ÉNONCÉ
Recopiez mot pour mot le passage de l'extrait sur Karl von Brühl qui commence à « 2. 2. 3. 2. Karl » et se termine à « la vérité historique. ».

EXTRAIT DU TEXTE
···

2. 2. 3. 2. Karl von Brühl

Nous avons déjà pu observer, en analysant les réponses du comte Brühl à ceux qui critiquent l'éclat donné à la scénographie, qu'il reprend des arguments avancés par ses adversaires et les retourne pour défendre son propre point de vue. Alors que certains des Romantiques avaient, de façon plus générale, posé le théâtre grec comme modèle d'une scénographie sobre qui ne détourne pas le regard du spectateur, Brühl répondit que le théâtre des Grecs possédait, à sa manière une forme d'éclat dans sa scénographie. Il a utilisé le même argument pour défendre le principe du respect de la vérité historique.

‘[…] nous savons également avec certitude que leurs [i.e. les Anciens] costumes de théâtre avaient un grand éclat et même qu'ils imitaient rigoureusement ceux d'autres nations qu'ils présentaient sur la scène. 551

Pour justifier la richesse de la scénographie, Brühl s'était référé à l'ouvrage de l'architecte Hans Christian Genelli, Le théâtre à Athènes (Das Theater zu Athen, 1818). Sans doute se fonde-t-il encore sur la même étude, mais la formulation de Brühl laisse un doute sur la source de son information. Il se trouve ici en contradiction avec les indications livrées par A. W. Schlegel sur les pratiques scéniques des Grecs. Schlegel affirmait au contraire que les Grecs avaient surtout deux costumes différents, leur propre costume et le costume phrygien qui devait signifier tous les peuples étrangers, sans distinction. Brühl était attentif à toute découverte nouvelle, trop heureux de trouver dans l'ouvrage de Genelli des arguments pour poursuivre sur la voie empruntée. Mais il est possible qu'il ait interprété (sans intention malhonnête) les propos de Genelli dans le sens qui l'intéressait. On peut voir ici encore le désir de couper court à l'argumentation érudite des adversaires.

···

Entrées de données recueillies
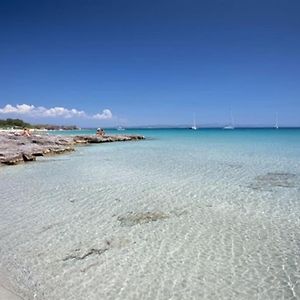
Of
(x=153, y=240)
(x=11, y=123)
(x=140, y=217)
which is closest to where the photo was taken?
(x=153, y=240)

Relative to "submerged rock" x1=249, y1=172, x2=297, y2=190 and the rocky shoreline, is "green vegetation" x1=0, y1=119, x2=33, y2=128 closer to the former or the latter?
the rocky shoreline

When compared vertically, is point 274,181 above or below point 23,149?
below

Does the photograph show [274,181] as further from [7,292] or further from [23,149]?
[23,149]

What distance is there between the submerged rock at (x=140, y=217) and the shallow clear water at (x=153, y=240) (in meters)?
0.03

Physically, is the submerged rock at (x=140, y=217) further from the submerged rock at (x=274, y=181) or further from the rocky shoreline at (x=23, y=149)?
the rocky shoreline at (x=23, y=149)

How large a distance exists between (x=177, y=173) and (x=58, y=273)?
12586mm

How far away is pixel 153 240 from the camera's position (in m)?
7.88

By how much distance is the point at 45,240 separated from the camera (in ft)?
26.1

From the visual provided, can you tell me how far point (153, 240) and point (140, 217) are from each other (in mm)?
1915

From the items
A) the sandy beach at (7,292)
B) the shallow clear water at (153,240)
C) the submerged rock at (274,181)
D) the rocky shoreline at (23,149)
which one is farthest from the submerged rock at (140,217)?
the rocky shoreline at (23,149)

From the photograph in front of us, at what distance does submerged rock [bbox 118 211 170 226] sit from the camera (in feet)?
30.4

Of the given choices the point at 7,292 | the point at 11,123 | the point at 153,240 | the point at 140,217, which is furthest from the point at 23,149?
the point at 11,123

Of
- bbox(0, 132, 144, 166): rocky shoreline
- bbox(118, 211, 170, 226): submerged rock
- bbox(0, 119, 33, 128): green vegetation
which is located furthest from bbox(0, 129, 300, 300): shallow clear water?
bbox(0, 119, 33, 128): green vegetation

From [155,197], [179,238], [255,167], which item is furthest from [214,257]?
[255,167]
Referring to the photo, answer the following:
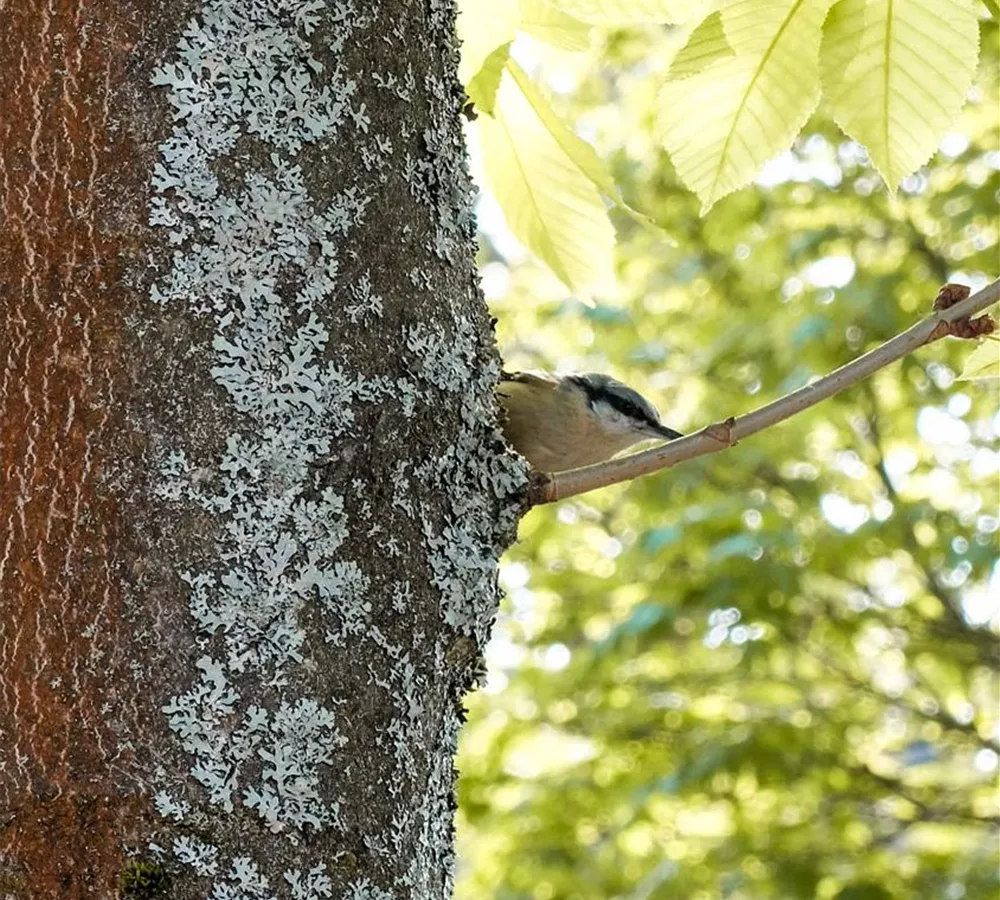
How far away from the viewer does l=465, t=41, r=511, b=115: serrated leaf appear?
1.42m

···

RÉPONSE COMPLÈTE
2. 2. 3. 2. Karl von Brühl

Nous avons déjà pu observer, en analysant les réponses du comte Brühl à ceux qui critiquent l'éclat donné à la scénographie, qu'il reprend des arguments avancés par ses adversaires et les retourne pour défendre son propre point de vue. Alors que certains des Romantiques avaient, de façon plus générale, posé le théâtre grec comme modèle d'une scénographie sobre qui ne détourne pas le regard du spectateur, Brühl répondit que le théâtre des Grecs possédait, à sa manière une forme d'éclat dans sa scénographie. Il a utilisé le même argument pour défendre le principe du respect de la vérité historique.